Predicting a Soccer Player’s Overall Skill Rating through Cosine Similarity Analysis

Eitan Zavorin
INST414: Data Science Techniques
2 min readMay 2, 2024

In soccer analytics, understanding player performance and similarity is crucial for various stakeholders, including coaches, team managers, and scouts. One interesting question that I am choosing to research: How can we identify players with similar playing styles and skills to a target player and predict the target player’s overall rating based on their attributes? Answering this question could bring valuable insights to team managers and scouts when considering potential transfers or assessing the value of existing players. Therefore, this data exploration could inform decisions related to player recruitment, team composition, and strategic planning.

The dataset used in this analysis comprises of the Player and Player_Attributes tables from Kaggle’s public European Soccer Database.
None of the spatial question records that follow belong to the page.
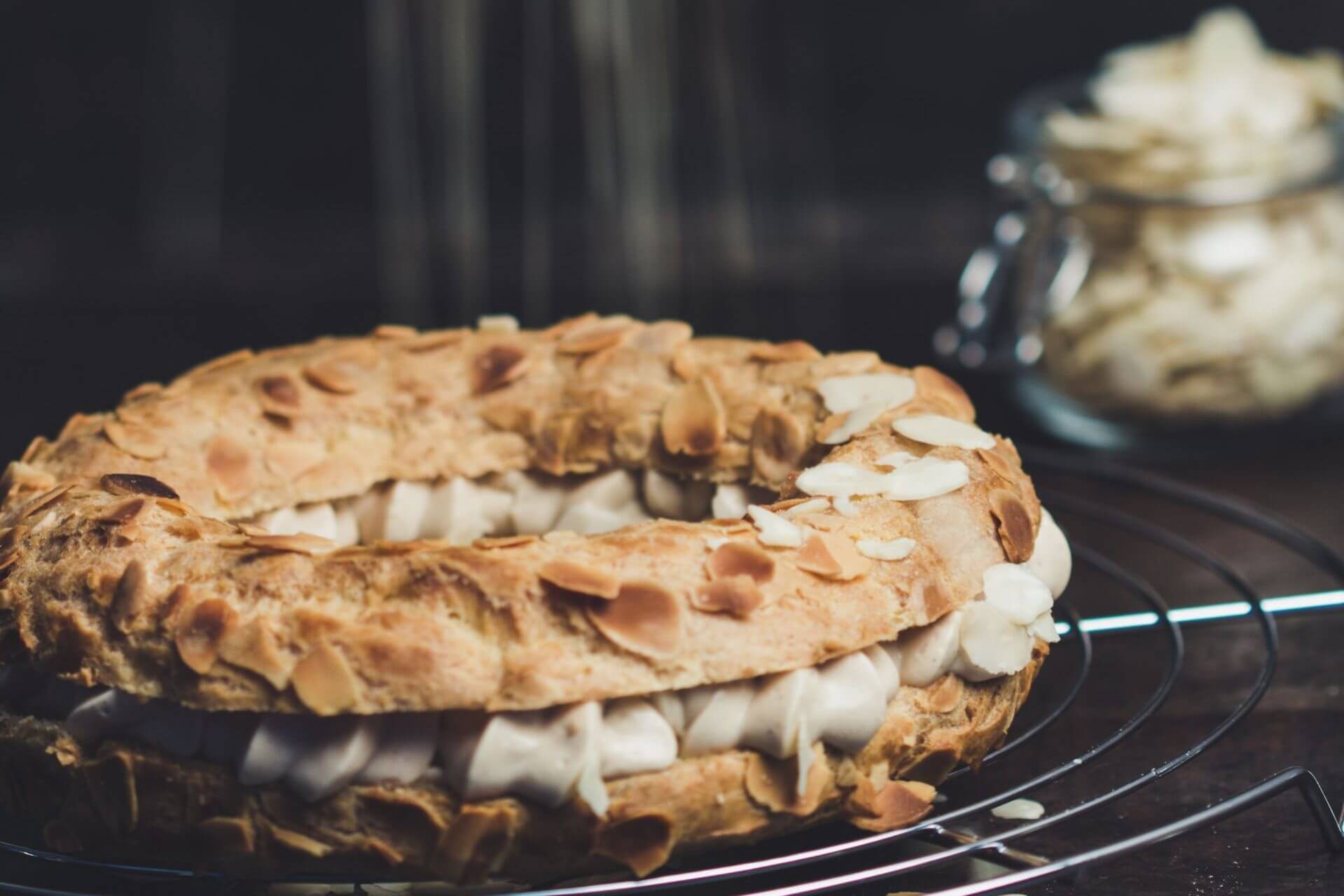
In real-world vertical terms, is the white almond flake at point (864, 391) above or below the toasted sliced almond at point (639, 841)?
above

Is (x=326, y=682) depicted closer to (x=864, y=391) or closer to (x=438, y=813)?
(x=438, y=813)

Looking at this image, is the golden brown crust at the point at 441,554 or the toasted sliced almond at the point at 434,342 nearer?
the golden brown crust at the point at 441,554

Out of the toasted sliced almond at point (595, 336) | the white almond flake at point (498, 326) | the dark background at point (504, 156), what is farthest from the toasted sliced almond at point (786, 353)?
the dark background at point (504, 156)

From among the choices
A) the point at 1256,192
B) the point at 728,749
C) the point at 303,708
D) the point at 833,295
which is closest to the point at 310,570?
the point at 303,708

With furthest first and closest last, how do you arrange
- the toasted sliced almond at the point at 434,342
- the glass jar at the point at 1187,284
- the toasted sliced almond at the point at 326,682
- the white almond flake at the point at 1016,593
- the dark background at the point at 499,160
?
the dark background at the point at 499,160 < the glass jar at the point at 1187,284 < the toasted sliced almond at the point at 434,342 < the white almond flake at the point at 1016,593 < the toasted sliced almond at the point at 326,682

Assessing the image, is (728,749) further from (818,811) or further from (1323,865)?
(1323,865)

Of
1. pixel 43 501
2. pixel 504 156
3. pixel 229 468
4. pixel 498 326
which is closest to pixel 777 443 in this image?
pixel 498 326

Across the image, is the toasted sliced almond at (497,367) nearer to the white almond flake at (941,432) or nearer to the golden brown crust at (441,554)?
the golden brown crust at (441,554)
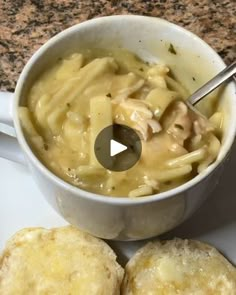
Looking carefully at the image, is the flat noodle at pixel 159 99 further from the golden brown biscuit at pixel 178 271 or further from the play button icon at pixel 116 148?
the golden brown biscuit at pixel 178 271

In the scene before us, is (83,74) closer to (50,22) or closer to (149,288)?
(149,288)

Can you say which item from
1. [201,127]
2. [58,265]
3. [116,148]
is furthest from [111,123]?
[58,265]

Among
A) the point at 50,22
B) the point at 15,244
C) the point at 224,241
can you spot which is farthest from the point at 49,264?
the point at 50,22

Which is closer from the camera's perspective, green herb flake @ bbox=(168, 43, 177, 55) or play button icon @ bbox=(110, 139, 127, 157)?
play button icon @ bbox=(110, 139, 127, 157)

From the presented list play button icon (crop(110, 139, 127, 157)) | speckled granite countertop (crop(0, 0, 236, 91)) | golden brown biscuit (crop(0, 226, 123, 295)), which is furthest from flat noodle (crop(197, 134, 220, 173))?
speckled granite countertop (crop(0, 0, 236, 91))

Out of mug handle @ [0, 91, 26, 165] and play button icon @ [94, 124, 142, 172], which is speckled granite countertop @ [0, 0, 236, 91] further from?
play button icon @ [94, 124, 142, 172]

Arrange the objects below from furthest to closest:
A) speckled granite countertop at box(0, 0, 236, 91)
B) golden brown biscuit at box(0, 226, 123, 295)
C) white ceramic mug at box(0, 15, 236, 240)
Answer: speckled granite countertop at box(0, 0, 236, 91)
golden brown biscuit at box(0, 226, 123, 295)
white ceramic mug at box(0, 15, 236, 240)

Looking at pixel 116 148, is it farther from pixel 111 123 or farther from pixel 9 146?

These tables contain detailed attribute-related information on soccer players, such as finishing, dribbling, ball control, sprint speed, passing, and more. Each record in the dataset represents a soccer player and includes various quantitative metrics that quantify their play styles and skill levels. Using these attributes for players in the database allows us to measure similarities based on multiple dimensions.

For my analysis, I chose to carry out a regression as the predictive modeling approach since I aim to predict the player’s overall rating, a quantitative, continuous variable. Regression models are well-suited for predicting numerical values, making them ideal for this scenario.

The attributes and features used for the supervised model include various player traits such as speed, passing accuracy, dribbling, shooting, and sprint speed. These attributes are crucial indicators of a player’s technical abilities and play style, which help for identifying player similarity and predicting overall rating.

By analyzing the collected data and applying the regression model, we can identify players with similar playing styles and skills to a target player and predict the target player’s overall rating.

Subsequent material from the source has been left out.